» Exercise requirements:
Rewrite the lines from the one containing "What amount of" through the one containing "which is farthest from the", inclusive, changing every "dirt pile" to "soil heap" and leaving everything else as it is.

○ ○ ○ ○ ○

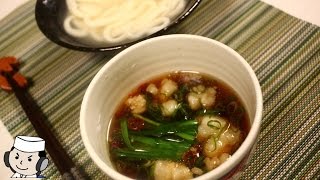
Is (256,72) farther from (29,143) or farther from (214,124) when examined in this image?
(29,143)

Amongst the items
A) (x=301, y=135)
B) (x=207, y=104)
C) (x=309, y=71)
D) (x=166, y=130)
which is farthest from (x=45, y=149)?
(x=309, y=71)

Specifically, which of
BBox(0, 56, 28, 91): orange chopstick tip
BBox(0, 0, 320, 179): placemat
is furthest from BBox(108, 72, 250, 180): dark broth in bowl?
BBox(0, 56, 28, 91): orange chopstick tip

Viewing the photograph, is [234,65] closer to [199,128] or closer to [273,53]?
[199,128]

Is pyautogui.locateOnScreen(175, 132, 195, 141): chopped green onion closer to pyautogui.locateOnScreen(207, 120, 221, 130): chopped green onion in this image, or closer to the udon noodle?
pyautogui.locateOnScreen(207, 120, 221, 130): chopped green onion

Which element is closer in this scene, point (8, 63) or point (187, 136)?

○ ○ ○ ○ ○

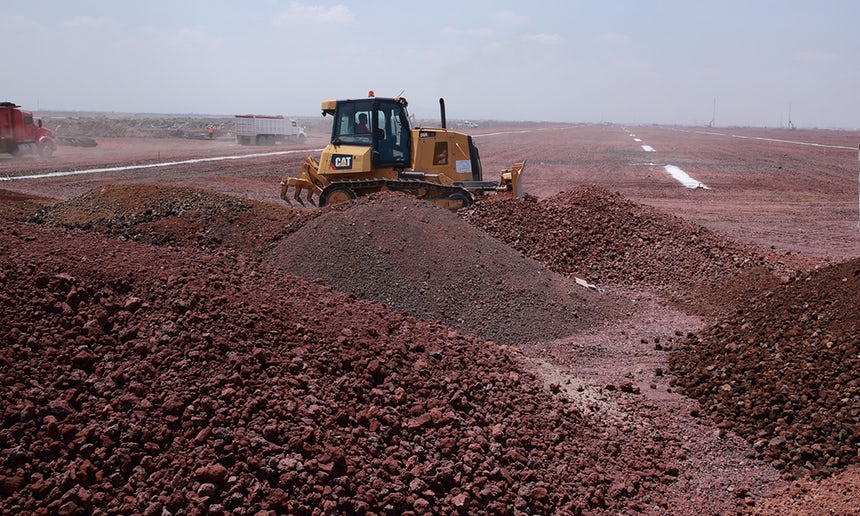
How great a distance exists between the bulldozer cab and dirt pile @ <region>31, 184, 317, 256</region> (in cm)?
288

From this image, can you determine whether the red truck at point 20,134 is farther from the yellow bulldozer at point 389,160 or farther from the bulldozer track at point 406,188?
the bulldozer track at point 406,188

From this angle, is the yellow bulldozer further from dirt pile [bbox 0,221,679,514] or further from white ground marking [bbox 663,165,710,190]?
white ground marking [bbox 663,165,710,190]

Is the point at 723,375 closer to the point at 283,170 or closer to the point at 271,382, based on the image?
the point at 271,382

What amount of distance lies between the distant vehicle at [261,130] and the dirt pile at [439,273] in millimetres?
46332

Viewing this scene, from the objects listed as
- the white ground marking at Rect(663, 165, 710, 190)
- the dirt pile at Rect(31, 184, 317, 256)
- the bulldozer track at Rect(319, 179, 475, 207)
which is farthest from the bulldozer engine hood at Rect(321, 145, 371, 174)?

○ ○ ○ ○ ○

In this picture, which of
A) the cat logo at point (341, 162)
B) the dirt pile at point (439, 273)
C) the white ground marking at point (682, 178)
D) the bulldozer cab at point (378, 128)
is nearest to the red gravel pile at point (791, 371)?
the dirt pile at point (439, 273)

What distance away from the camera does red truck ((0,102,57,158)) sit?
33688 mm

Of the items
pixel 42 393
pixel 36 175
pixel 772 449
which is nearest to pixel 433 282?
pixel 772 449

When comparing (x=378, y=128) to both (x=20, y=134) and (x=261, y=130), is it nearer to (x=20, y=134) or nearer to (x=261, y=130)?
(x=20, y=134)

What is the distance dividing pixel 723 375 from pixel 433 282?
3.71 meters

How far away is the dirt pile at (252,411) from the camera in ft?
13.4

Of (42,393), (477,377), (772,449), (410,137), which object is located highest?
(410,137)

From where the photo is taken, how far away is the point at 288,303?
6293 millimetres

○ ○ ○ ○ ○

» Final answer:
What amount of distance lies between the distant vehicle at [261,130] and the soil heap at [439,273] in millimetres?
46332

Viewing this scene, from the objects listed as
- the white ground marking at Rect(663, 165, 710, 190)
- the soil heap at Rect(31, 184, 317, 256)
- the bulldozer track at Rect(319, 179, 475, 207)
which is farthest from the bulldozer engine hood at Rect(321, 145, 371, 174)?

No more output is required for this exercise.